Delta smelt are tiny, silvery fish that are endangered.

What will Gov. Newsom do?

“That’s the million-dollar question, and we’re all waiting to see,” said Rosenfield of the San Francisco Baykeeper. In September, Newsom vetoed a bill that wasaimed at defending California against Trump administration rollbacks of environmental laws.

But there is another weapon Newsom could use to defend the state’s natural resources. It’s called the Bay-Delta Water Quality Control Plan. An update would establish strict new standards for freshwater flows through the Delta and into San Francisco Bay.

These standards are meant to protect many uses of water, including rare and endangered species and valued commercial species, like fall-run Chinook salmon. “Newsom could encourage the state water board to complete that update process,” Rosenfield said.

Newsom’s administration also could enforce the state Endangered Species Act. Another option would be for the state’s water delivery system, which serves millions of households, to throttle back its own pumps when the Bureau of Reclamation turns its pumps on high.

“California is, and will continue to be, a leader in the fight for clean air, clean water and endangered species,” said Lisa Lien-Mager, Deputy Secretary for Communications for the California Natural Resources Agency. “We will evaluate the federal government’s proposal, but will continue to push back if it does not reflect our values.”

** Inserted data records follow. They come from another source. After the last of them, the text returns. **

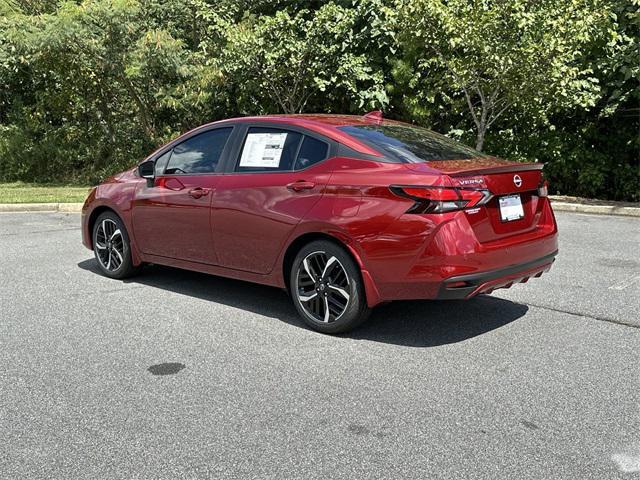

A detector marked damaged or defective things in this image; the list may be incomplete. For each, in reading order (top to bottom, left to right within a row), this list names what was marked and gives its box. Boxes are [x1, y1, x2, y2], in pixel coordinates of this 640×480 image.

crack in asphalt [524, 302, 636, 328]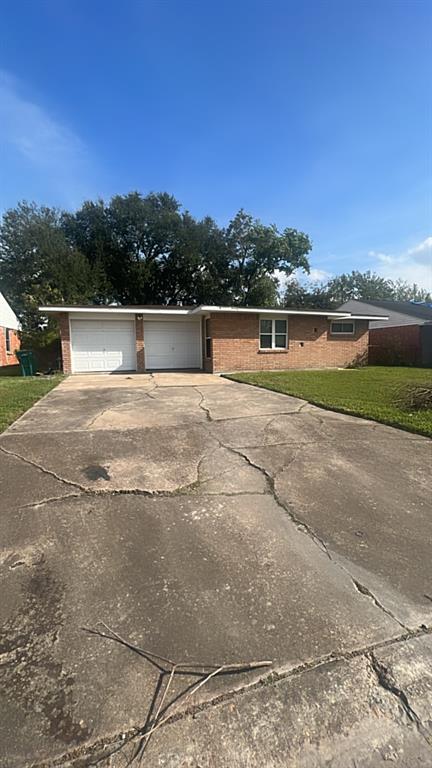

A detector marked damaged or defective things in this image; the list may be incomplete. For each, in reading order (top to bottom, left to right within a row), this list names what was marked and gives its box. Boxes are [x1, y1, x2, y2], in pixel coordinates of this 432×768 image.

cracked concrete driveway [0, 370, 432, 760]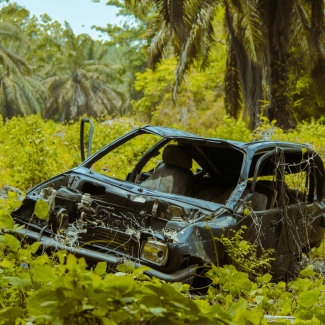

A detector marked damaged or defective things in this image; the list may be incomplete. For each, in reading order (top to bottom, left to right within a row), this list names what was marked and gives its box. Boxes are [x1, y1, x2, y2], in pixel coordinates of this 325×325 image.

broken headlight [140, 238, 168, 266]
wrecked car [8, 119, 324, 284]
dented body panel [10, 125, 324, 282]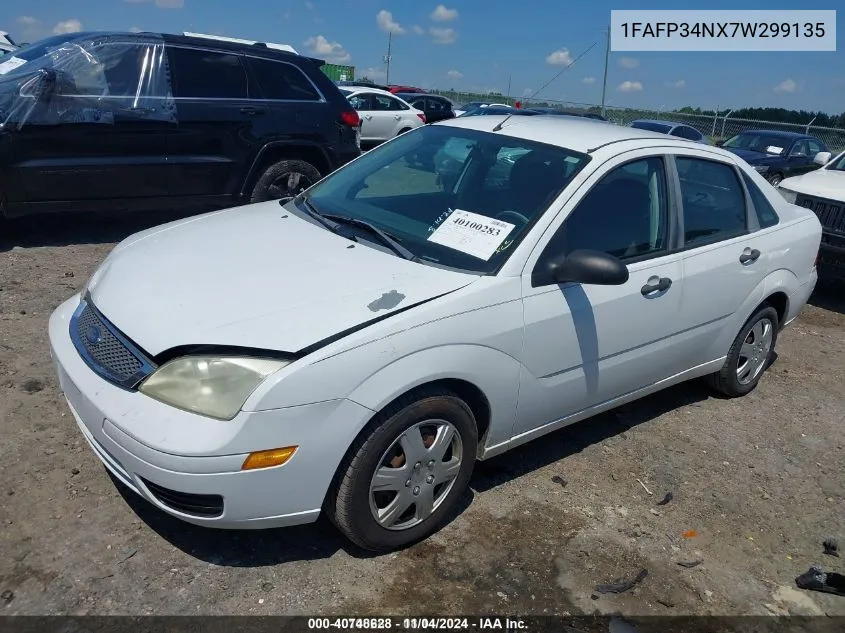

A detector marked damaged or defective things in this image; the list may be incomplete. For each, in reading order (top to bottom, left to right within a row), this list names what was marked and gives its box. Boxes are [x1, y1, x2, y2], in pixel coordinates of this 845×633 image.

damaged hood [90, 200, 482, 358]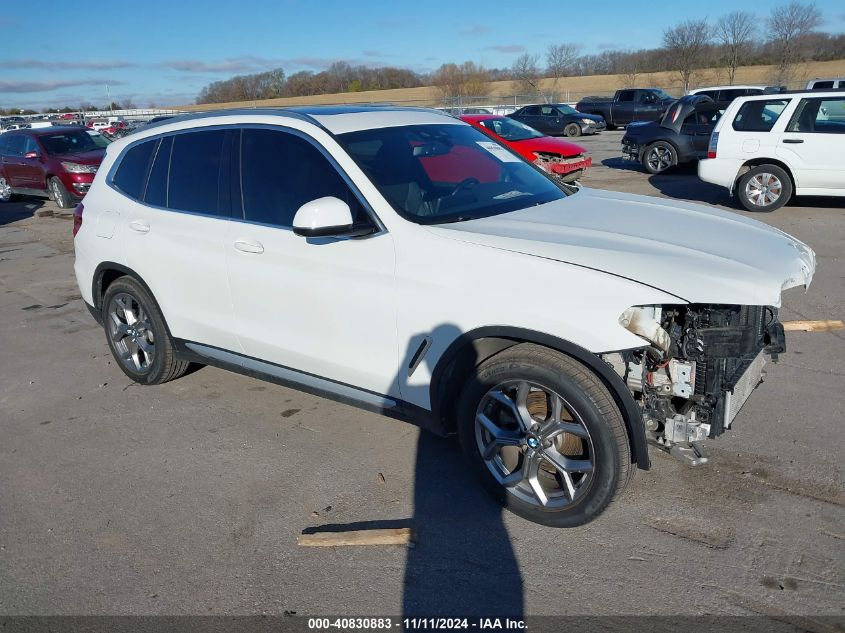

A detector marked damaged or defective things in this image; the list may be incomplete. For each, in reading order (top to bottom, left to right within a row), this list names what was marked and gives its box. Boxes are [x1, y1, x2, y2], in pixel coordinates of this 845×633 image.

What are the next steps? Will it wind up in court?

Doug Obegi, a water law attorney at the Natural Resources Defense Council, said there is no doubt that environmental organizations, perhaps including commercial fishing groups, will challenge the new plan in court. If the Trump administration’s claims that it won’t harm endangered species don’t stand up to legal scrutiny, it would be a huge win for environmentalists. But if the plans do hold their own against legal challenges, they could take effect next year.